The Healthy Trees survey started this Summer at Holne, Harford and Ugborough Moors. A band of volunteers from around Dartmoor have been trained to use a specialised data gathering ‘app’ with mobile digital mapping. Locating groups and individual trees, the volunteers use digital technology in an ancient landscape to assess the condition of each tree. They look at the age, health, condition, species and size of each one, from the gnarly old hawthorns that have been standing for centuries to the newly establishing rowan saplings, fighting their way skywards through the gorse.
The team managing the Healthy Trees survey and supervising the volunteers is made up of Evolving Forests and Corylus Ecology. Their brief is to “identify areas of natural regeneration and establish a baseline in order to monitor the success and viability of such regeneration”. And through engagement with those with an interest in Dartmoor’s commons will “inform proposed tree planting plans for wildlife, natural flood management and livestock”.

**Required work:**
A. Answer these questions using the passage on the Healthy Trees survey.
(i) On which moors did the survey start?
(ii) Which two organizations make up the team that manages the survey?
(iii) What three purposes are the proposed tree planting plans meant to serve?
B. Rewrite the passage on the Healthy Trees survey from "The Healthy Trees survey started" to "through the gorse.", replacing "gnarly old hawthorns" with "weathered old hawthorns".
The material that comes after this passage was taken from a different source.

**Supplied data:**
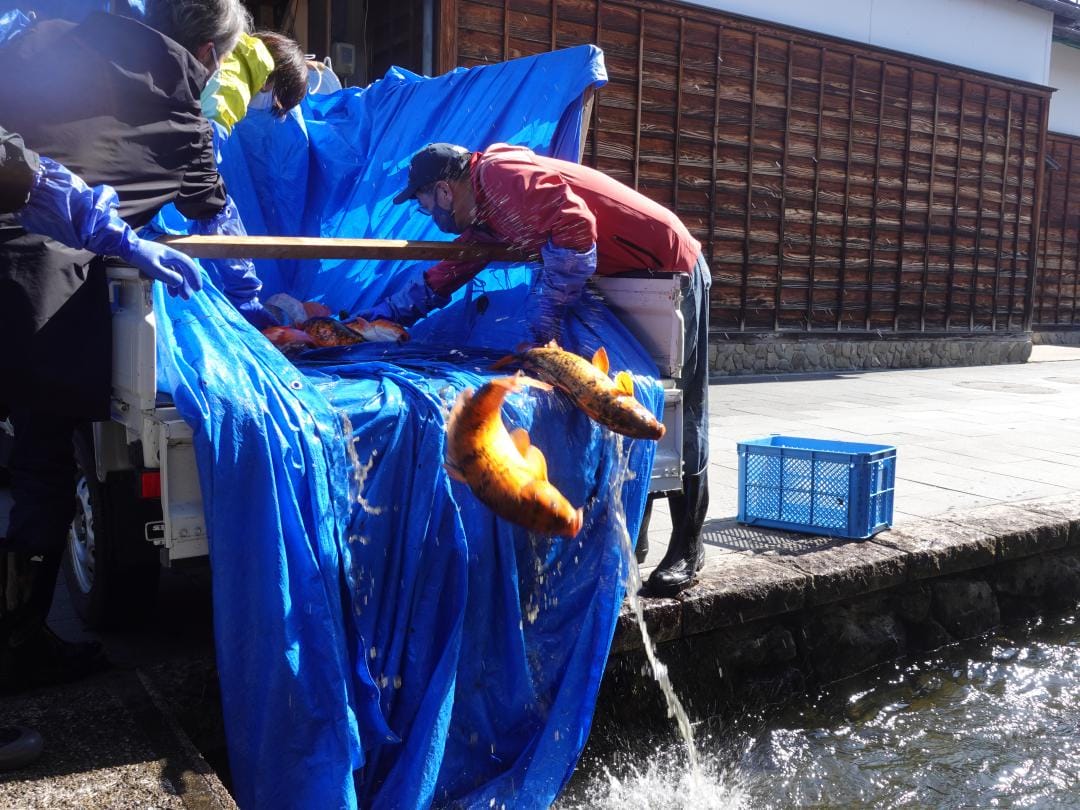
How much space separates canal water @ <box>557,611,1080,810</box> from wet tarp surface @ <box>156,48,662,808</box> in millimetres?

**Response list:**
A.
(i) Holne, Harford and Ugborough Moors
(ii) Evolving Forests and Corylus Ecology
(iii) Wildlife, natural flood management and livestock

B.
The Healthy Trees survey started this Summer at Holne, Harford and Ugborough Moors. A band of volunteers from around Dartmoor have been trained to use a specialised data gathering ‘app’ with mobile digital mapping. Locating groups and individual trees, the volunteers use digital technology in an ancient landscape to assess the condition of each tree. They look at the age, health, condition, species and size of each one, from the weathered old hawthorns that have been standing for centuries to the newly establishing rowan saplings, fighting their way skywards through the gorse.